Firstly there were those who became intoxicated very quickly. They died too, in a variety of ways. There were those, like Eringard, who might take exception to the way a wild boar or some other dangerous carnivore looked at them and then make the decision to fight it. There were others, like Cairnfeld, who might become convinced that they could fly if only they could jump from a high enough cliff. A terrible waste of life but great anecdotes for long drinking sessions.

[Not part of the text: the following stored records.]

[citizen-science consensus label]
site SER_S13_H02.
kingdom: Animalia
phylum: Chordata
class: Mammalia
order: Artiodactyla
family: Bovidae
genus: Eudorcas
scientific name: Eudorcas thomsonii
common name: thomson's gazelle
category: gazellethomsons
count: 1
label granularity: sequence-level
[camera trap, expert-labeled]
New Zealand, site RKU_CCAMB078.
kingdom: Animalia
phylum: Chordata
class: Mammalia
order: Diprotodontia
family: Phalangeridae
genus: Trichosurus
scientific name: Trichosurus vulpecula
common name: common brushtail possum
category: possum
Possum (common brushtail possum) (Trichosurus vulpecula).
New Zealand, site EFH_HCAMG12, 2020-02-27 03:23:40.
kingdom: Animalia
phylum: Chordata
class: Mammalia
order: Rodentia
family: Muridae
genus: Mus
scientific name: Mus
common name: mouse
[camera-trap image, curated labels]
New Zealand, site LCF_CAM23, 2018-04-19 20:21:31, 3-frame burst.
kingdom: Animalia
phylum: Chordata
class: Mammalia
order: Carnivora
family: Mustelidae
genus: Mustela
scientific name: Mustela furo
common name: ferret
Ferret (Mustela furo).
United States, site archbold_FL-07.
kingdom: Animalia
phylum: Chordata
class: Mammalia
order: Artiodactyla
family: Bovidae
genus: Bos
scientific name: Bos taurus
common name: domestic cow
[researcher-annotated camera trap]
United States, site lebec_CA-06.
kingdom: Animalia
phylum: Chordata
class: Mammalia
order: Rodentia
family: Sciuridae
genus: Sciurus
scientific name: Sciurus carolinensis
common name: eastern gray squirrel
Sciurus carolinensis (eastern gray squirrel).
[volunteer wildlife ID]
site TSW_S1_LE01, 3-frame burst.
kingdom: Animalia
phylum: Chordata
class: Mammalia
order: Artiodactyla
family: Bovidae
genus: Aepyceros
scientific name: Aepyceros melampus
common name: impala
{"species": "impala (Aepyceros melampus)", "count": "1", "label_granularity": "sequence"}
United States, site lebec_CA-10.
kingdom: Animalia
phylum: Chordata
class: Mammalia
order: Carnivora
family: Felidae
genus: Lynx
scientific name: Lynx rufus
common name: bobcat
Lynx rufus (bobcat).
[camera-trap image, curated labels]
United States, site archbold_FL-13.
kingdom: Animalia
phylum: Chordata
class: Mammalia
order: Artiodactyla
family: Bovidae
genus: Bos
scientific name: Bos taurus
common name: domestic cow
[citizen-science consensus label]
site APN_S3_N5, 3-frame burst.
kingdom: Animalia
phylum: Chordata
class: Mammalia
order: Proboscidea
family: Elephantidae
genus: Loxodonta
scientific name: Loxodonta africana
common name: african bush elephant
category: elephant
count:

The second and largest group, of which Egwolf was a member, retained enough sense to stay alive but spent their entire lives in an alcoholic haze.

The third group were virtually unaffected by the intoxicating properties of Brew but also tended to have a limited lifespan, often being put to death by the second group for being annoying, self-righteous smart-arses. Ethelwarp was a case in point. He had been the sixth person during the previous millennium to independently invent the wheel. He had become very angry, however, when no one else cared and had unwisely pointed out that non-stop partying meant no significant technological, scientific or cultural advances had been made in the previous ten thousand years. At some level the others recognised a profound truth in this and drowned him, like his predecessors, in a vat of Brew.

Today it was the turn of Egwolf’s roundhouse to make the Brew. Everyone collected outside the building and shouted ‘It’s our roundhouse’ in order to remind the others in the settlement. Others would shout back ‘It’s your roundhouse’ to ensure no confusion. Thousands of years later, this ritual would be preserved in the expressions ‘It’s my round’ or ‘It’s your round’ in relation to purchase of alcoholic beverages.

When ready, the opaque, yeasty liquid would be carried to the local drinking circles where it would be consumed amid singing, dancing and story-telling until most gathered there were propped unconscious against the standing stones. This once again leading to the later expression of being ‘stoned’.

Stone avenues leading from the circles had been a wonderful invention in helping the villagers find their way home at night or locate one of the fast food longbarrows.

Twenty-first century archaeologists are now accepting the theory that people in the Iron Age had many parties. Egwolf, however, could have told them they were wrong. There was just the one - beginning in 12,000 BC and ending with the Roman invasion.